[Saved data entries]
··········

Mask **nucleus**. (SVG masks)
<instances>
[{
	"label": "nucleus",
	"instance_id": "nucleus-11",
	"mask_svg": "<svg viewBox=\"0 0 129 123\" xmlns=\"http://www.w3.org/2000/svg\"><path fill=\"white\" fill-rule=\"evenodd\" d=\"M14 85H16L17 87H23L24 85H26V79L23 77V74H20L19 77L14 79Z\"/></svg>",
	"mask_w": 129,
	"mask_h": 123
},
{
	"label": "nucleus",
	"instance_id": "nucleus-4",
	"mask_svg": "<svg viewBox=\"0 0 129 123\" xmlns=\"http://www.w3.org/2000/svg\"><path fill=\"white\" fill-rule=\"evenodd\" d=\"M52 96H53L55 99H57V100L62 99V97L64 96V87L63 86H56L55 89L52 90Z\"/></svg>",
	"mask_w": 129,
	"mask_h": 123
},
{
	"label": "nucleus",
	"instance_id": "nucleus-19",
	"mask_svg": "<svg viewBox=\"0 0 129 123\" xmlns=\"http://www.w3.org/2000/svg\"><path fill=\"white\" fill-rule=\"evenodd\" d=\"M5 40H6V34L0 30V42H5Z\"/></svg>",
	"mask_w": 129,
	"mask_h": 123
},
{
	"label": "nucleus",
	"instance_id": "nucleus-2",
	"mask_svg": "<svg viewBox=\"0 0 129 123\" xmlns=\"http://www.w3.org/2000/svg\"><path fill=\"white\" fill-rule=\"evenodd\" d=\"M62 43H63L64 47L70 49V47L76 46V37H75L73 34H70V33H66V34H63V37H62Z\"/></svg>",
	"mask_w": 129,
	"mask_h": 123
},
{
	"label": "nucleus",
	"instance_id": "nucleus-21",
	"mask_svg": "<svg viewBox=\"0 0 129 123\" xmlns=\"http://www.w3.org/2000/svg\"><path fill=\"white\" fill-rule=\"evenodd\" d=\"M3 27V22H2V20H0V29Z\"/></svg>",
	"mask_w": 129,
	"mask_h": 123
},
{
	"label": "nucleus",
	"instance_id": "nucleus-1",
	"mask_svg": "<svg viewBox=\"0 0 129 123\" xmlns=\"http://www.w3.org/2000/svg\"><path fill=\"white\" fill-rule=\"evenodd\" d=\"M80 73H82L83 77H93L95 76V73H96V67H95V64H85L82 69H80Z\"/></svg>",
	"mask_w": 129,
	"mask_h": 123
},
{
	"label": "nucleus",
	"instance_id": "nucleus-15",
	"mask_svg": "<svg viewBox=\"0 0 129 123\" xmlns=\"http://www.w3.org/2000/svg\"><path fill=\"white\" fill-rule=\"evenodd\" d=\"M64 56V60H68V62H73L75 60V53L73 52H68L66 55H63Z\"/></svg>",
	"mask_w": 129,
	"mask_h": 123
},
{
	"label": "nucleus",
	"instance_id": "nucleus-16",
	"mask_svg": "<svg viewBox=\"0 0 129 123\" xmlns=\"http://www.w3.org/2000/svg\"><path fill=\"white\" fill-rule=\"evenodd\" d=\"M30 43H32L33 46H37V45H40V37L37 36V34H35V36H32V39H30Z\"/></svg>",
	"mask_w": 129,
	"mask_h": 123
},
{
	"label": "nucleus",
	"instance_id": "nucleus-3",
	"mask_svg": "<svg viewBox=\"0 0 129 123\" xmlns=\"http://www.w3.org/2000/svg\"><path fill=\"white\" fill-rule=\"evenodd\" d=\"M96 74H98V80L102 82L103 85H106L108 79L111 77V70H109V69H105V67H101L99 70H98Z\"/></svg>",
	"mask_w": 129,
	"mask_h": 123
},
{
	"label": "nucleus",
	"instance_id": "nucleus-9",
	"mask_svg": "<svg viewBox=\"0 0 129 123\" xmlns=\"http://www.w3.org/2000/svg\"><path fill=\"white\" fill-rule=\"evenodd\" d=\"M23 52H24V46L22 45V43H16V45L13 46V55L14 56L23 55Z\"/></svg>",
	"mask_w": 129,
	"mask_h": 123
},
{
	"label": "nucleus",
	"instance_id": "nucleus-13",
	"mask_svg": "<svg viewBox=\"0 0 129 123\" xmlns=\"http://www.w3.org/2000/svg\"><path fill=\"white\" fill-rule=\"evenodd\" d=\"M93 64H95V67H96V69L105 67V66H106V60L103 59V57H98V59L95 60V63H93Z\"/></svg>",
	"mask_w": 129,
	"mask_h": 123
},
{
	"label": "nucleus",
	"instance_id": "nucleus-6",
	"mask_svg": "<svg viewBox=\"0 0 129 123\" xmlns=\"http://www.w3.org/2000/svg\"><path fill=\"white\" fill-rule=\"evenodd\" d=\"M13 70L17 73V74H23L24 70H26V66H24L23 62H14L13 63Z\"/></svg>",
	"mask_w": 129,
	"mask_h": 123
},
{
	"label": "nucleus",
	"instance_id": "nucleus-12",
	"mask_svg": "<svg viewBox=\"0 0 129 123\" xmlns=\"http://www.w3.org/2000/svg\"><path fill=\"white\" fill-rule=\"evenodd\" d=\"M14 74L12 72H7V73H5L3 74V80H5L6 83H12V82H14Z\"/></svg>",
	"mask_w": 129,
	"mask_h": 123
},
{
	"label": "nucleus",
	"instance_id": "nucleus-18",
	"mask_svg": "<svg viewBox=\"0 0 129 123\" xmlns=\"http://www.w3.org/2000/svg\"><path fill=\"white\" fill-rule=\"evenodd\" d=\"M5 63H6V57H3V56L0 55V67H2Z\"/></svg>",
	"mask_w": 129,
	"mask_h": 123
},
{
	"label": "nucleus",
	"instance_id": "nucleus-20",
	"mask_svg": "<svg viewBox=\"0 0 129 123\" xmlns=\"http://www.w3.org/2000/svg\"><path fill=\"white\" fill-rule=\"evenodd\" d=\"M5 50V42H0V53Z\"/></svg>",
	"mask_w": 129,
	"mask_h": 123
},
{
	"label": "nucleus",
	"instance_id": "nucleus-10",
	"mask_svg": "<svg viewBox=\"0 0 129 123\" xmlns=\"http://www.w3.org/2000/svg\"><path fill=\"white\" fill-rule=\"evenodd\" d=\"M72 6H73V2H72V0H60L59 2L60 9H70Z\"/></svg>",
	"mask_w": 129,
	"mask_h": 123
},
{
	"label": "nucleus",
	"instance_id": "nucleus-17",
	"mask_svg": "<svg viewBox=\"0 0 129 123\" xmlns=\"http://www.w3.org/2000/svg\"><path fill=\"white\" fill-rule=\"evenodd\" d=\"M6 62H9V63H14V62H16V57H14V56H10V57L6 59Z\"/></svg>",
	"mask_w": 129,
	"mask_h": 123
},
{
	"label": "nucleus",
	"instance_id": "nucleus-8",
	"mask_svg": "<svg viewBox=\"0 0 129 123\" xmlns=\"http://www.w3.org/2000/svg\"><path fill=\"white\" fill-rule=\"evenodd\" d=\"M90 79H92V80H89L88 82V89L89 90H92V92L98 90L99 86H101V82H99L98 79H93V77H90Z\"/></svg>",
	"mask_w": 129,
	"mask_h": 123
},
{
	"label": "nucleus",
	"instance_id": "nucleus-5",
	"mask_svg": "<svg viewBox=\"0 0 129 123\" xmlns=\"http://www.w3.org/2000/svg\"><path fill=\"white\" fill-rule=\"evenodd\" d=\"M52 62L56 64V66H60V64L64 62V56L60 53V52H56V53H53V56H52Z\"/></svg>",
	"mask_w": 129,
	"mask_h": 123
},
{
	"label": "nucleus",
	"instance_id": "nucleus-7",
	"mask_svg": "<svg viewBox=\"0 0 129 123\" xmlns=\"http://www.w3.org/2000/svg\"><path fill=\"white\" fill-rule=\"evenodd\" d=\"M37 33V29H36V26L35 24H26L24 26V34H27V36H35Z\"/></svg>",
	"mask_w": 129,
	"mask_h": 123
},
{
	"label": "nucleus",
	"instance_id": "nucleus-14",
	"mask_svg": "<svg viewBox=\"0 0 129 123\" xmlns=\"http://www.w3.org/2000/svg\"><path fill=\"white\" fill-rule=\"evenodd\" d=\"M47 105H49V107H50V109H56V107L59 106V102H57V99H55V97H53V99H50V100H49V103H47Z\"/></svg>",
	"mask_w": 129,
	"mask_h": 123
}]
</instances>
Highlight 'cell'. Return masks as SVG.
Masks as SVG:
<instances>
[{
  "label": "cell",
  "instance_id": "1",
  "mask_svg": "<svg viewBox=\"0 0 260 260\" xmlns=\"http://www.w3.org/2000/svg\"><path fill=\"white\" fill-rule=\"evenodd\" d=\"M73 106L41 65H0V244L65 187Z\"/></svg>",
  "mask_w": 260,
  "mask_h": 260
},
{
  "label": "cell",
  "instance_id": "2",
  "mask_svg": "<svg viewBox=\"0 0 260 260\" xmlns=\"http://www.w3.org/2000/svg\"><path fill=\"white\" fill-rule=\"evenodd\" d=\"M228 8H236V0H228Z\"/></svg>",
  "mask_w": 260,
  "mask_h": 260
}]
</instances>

··········

## AIM
Recast the data as a numbered list with blank lines left out. Start at the first line of the data and continue through the line that contains "73H82L83 77H93L95 76V73H96V67H95V64H85L82".

## CORRECT OUTPUT
1. Mask **nucleus**. (SVG masks)
2. <instances>
3. [{
4. 	"label": "nucleus",
5. 	"instance_id": "nucleus-11",
6. 	"mask_svg": "<svg viewBox=\"0 0 129 123\" xmlns=\"http://www.w3.org/2000/svg\"><path fill=\"white\" fill-rule=\"evenodd\" d=\"M14 85H16L17 87H23L24 85H26V79L23 77V74H20L19 77L14 79Z\"/></svg>",
7. 	"mask_w": 129,
8. 	"mask_h": 123
9. },
10. {
11. 	"label": "nucleus",
12. 	"instance_id": "nucleus-4",
13. 	"mask_svg": "<svg viewBox=\"0 0 129 123\" xmlns=\"http://www.w3.org/2000/svg\"><path fill=\"white\" fill-rule=\"evenodd\" d=\"M52 96H53L55 99H57V100L62 99V97L64 96V87L63 86H56L55 89L52 90Z\"/></svg>",
14. 	"mask_w": 129,
15. 	"mask_h": 123
16. },
17. {
18. 	"label": "nucleus",
19. 	"instance_id": "nucleus-19",
20. 	"mask_svg": "<svg viewBox=\"0 0 129 123\" xmlns=\"http://www.w3.org/2000/svg\"><path fill=\"white\" fill-rule=\"evenodd\" d=\"M5 40H6V34L0 30V42H5Z\"/></svg>",
21. 	"mask_w": 129,
22. 	"mask_h": 123
23. },
24. {
25. 	"label": "nucleus",
26. 	"instance_id": "nucleus-2",
27. 	"mask_svg": "<svg viewBox=\"0 0 129 123\" xmlns=\"http://www.w3.org/2000/svg\"><path fill=\"white\" fill-rule=\"evenodd\" d=\"M62 43H63L64 47L70 49V47L76 46V37H75L73 34H70V33H66V34H63V37H62Z\"/></svg>",
28. 	"mask_w": 129,
29. 	"mask_h": 123
30. },
31. {
32. 	"label": "nucleus",
33. 	"instance_id": "nucleus-21",
34. 	"mask_svg": "<svg viewBox=\"0 0 129 123\" xmlns=\"http://www.w3.org/2000/svg\"><path fill=\"white\" fill-rule=\"evenodd\" d=\"M3 27V22H2V20H0V29Z\"/></svg>",
35. 	"mask_w": 129,
36. 	"mask_h": 123
37. },
38. {
39. 	"label": "nucleus",
40. 	"instance_id": "nucleus-1",
41. 	"mask_svg": "<svg viewBox=\"0 0 129 123\" xmlns=\"http://www.w3.org/2000/svg\"><path fill=\"white\" fill-rule=\"evenodd\" d=\"M80 73H82L83 77H93L95 76V73H96V67H95V64H85L82 69H80Z\"/></svg>",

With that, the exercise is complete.